• Work to be completed:
Write out, word for word, every line in the data below from the one containing "Mapei 27 Silver" to the one containing "2020 ford ecosport", both of them included.

• Data in this exercise:
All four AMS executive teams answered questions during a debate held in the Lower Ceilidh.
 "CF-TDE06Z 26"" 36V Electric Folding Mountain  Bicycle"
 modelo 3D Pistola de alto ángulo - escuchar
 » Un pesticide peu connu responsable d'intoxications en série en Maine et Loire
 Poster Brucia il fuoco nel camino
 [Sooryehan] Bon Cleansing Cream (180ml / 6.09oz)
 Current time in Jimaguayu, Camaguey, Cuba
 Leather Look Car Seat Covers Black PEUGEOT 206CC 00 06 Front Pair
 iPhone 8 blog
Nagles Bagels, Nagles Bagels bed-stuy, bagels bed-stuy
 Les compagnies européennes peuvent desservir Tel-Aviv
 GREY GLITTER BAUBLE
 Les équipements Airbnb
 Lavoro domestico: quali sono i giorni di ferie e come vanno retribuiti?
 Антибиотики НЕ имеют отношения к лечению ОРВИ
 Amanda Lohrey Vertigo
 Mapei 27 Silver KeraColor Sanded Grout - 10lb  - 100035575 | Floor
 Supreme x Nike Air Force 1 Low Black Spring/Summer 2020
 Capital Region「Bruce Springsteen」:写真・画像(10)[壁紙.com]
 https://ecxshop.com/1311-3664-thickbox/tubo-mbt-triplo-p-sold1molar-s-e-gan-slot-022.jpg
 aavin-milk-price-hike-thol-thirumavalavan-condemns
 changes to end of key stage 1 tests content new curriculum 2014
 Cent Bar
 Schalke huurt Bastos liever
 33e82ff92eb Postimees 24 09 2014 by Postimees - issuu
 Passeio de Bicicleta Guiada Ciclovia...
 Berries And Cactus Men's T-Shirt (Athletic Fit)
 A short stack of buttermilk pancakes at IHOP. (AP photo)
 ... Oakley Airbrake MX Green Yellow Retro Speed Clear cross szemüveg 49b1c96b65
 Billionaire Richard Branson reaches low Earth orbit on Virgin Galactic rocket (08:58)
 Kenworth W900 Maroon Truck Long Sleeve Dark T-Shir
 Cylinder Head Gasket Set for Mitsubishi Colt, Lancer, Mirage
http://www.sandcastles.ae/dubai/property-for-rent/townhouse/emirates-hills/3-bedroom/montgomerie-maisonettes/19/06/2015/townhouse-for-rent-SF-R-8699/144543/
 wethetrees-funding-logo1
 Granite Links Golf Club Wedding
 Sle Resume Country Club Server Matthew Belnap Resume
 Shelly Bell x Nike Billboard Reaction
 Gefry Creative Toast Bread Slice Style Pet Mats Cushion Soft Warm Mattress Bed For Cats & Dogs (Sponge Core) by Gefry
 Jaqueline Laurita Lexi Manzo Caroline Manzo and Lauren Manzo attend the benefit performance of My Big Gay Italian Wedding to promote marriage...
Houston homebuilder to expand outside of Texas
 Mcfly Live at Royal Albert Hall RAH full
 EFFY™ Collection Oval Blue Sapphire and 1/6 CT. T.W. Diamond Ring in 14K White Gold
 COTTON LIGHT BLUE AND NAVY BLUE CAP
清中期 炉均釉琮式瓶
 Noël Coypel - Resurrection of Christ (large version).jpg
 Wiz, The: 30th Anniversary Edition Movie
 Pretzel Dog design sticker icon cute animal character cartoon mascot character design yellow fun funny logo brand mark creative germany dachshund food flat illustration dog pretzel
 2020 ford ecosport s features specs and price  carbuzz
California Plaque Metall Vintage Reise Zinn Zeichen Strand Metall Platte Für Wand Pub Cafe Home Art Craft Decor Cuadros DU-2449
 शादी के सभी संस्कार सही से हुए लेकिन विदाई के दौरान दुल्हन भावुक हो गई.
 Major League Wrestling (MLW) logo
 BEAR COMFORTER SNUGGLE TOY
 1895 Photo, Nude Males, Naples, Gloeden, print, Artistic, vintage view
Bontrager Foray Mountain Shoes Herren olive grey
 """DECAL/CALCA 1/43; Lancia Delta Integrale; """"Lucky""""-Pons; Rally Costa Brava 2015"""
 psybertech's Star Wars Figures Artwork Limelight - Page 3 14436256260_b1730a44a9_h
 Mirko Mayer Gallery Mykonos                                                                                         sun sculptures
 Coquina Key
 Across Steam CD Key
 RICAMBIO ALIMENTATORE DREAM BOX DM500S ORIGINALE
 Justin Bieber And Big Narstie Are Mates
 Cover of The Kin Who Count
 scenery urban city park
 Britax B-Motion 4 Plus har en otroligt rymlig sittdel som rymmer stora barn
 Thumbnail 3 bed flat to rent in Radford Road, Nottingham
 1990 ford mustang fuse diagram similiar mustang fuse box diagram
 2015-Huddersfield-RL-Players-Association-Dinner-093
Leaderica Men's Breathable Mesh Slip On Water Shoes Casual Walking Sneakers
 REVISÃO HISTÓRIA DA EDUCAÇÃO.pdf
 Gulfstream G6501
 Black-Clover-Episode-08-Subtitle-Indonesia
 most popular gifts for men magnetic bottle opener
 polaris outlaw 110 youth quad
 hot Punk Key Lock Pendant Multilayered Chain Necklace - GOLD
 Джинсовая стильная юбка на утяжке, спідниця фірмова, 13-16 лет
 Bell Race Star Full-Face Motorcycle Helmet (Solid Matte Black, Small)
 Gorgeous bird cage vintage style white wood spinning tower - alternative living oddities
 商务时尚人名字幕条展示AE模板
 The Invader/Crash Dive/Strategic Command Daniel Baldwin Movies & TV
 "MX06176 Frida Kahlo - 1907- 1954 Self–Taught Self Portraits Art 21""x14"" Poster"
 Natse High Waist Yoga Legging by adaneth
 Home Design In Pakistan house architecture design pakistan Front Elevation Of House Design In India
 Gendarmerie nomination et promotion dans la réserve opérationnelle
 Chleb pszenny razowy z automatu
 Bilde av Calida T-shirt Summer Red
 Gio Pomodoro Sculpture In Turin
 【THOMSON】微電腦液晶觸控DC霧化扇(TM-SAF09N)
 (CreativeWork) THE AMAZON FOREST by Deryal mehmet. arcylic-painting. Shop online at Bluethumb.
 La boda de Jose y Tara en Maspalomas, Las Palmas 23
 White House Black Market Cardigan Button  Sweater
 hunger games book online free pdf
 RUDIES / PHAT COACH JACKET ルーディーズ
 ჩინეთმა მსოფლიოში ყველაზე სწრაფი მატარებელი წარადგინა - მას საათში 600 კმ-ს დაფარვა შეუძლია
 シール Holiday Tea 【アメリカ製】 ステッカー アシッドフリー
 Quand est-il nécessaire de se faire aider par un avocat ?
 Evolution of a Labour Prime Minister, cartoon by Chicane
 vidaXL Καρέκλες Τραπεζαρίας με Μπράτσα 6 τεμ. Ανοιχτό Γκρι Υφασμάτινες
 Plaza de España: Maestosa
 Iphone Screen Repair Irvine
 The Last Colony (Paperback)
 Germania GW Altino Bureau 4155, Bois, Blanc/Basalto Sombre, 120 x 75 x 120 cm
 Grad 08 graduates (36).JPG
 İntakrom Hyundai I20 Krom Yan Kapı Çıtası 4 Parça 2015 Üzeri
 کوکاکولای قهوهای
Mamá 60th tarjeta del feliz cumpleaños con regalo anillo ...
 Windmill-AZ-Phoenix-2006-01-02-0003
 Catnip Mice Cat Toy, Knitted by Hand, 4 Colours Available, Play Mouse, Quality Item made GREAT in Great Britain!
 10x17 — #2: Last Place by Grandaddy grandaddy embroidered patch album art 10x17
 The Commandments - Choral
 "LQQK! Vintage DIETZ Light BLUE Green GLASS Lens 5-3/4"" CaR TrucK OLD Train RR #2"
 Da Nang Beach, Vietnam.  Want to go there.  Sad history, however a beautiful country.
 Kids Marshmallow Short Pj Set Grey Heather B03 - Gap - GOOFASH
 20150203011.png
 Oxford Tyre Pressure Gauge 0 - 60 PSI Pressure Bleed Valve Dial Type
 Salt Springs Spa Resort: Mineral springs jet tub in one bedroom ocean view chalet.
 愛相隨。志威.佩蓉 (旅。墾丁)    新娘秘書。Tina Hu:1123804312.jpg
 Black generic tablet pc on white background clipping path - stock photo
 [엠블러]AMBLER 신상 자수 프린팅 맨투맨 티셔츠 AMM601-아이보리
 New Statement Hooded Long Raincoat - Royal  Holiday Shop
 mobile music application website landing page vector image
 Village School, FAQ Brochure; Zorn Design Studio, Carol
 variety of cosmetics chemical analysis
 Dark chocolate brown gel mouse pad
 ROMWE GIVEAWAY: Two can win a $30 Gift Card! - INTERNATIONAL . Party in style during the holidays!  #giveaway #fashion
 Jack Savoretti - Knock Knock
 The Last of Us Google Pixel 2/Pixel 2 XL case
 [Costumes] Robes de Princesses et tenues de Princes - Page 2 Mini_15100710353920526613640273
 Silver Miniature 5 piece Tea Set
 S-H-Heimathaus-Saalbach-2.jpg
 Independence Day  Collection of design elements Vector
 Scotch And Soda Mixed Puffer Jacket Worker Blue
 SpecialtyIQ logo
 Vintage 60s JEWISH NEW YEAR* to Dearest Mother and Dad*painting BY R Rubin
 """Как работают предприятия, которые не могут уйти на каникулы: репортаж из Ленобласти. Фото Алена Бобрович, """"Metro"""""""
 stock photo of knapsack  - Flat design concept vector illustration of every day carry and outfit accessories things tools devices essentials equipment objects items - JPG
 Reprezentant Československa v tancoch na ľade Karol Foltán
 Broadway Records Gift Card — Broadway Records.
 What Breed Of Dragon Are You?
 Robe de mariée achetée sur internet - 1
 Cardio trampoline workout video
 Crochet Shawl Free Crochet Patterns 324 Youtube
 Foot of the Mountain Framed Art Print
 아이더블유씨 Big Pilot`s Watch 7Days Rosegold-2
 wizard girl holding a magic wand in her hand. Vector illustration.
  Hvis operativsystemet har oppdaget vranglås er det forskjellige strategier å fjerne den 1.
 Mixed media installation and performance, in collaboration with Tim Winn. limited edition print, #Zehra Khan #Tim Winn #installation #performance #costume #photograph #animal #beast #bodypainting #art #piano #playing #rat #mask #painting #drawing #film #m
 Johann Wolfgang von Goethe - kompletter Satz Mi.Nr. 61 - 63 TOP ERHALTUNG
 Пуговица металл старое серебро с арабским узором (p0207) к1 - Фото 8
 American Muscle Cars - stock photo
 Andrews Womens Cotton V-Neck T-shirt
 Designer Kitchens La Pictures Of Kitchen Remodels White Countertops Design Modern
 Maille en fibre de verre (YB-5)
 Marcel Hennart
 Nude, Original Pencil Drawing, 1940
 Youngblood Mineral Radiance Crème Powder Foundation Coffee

• Task answer:
 Mapei 27 Silver KeraColor Sanded Grout - 10lb  - 100035575 | Floor
 Supreme x Nike Air Force 1 Low Black Spring/Summer 2020
 Capital Region「Bruce Springsteen」:写真・画像(10)[壁紙.com]
 https://ecxshop.com/1311-3664-thickbox/tubo-mbt-triplo-p-sold1molar-s-e-gan-slot-022.jpg
 aavin-milk-price-hike-thol-thirumavalavan-condemns
 changes to end of key stage 1 tests content new curriculum 2014
 Cent Bar
 Schalke huurt Bastos liever
 33e82ff92eb Postimees 24 09 2014 by Postimees - issuu
 Passeio de Bicicleta Guiada Ciclovia...
 Berries And Cactus Men's T-Shirt (Athletic Fit)
 A short stack of buttermilk pancakes at IHOP. (AP photo)
 ... Oakley Airbrake MX Green Yellow Retro Speed Clear cross szemüveg 49b1c96b65
 Billionaire Richard Branson reaches low Earth orbit on Virgin Galactic rocket (08:58)
 Kenworth W900 Maroon Truck Long Sleeve Dark T-Shir
 Cylinder Head Gasket Set for Mitsubishi Colt, Lancer, Mirage
http://www.sandcastles.ae/dubai/property-for-rent/townhouse/emirates-hills/3-bedroom/montgomerie-maisonettes/19/06/2015/townhouse-for-rent-SF-R-8699/144543/
 wethetrees-funding-logo1
 Granite Links Golf Club Wedding
 Sle Resume Country Club Server Matthew Belnap Resume
 Shelly Bell x Nike Billboard Reaction
 Gefry Creative Toast Bread Slice Style Pet Mats Cushion Soft Warm Mattress Bed For Cats & Dogs (Sponge Core) by Gefry
 Jaqueline Laurita Lexi Manzo Caroline Manzo and Lauren Manzo attend the benefit performance of My Big Gay Italian Wedding to promote marriage...
Houston homebuilder to expand outside of Texas
 Mcfly Live at Royal Albert Hall RAH full
 EFFY™ Collection Oval Blue Sapphire and 1/6 CT. T.W. Diamond Ring in 14K White Gold
 COTTON LIGHT BLUE AND NAVY BLUE CAP
清中期 炉均釉琮式瓶
 Noël Coypel - Resurrection of Christ (large version).jpg
 Wiz, The: 30th Anniversary Edition Movie
 Pretzel Dog design sticker icon cute animal character cartoon mascot character design yellow fun funny logo brand mark creative germany dachshund food flat illustration dog pretzel
 2020 ford ecosport s features specs and price  carbuzz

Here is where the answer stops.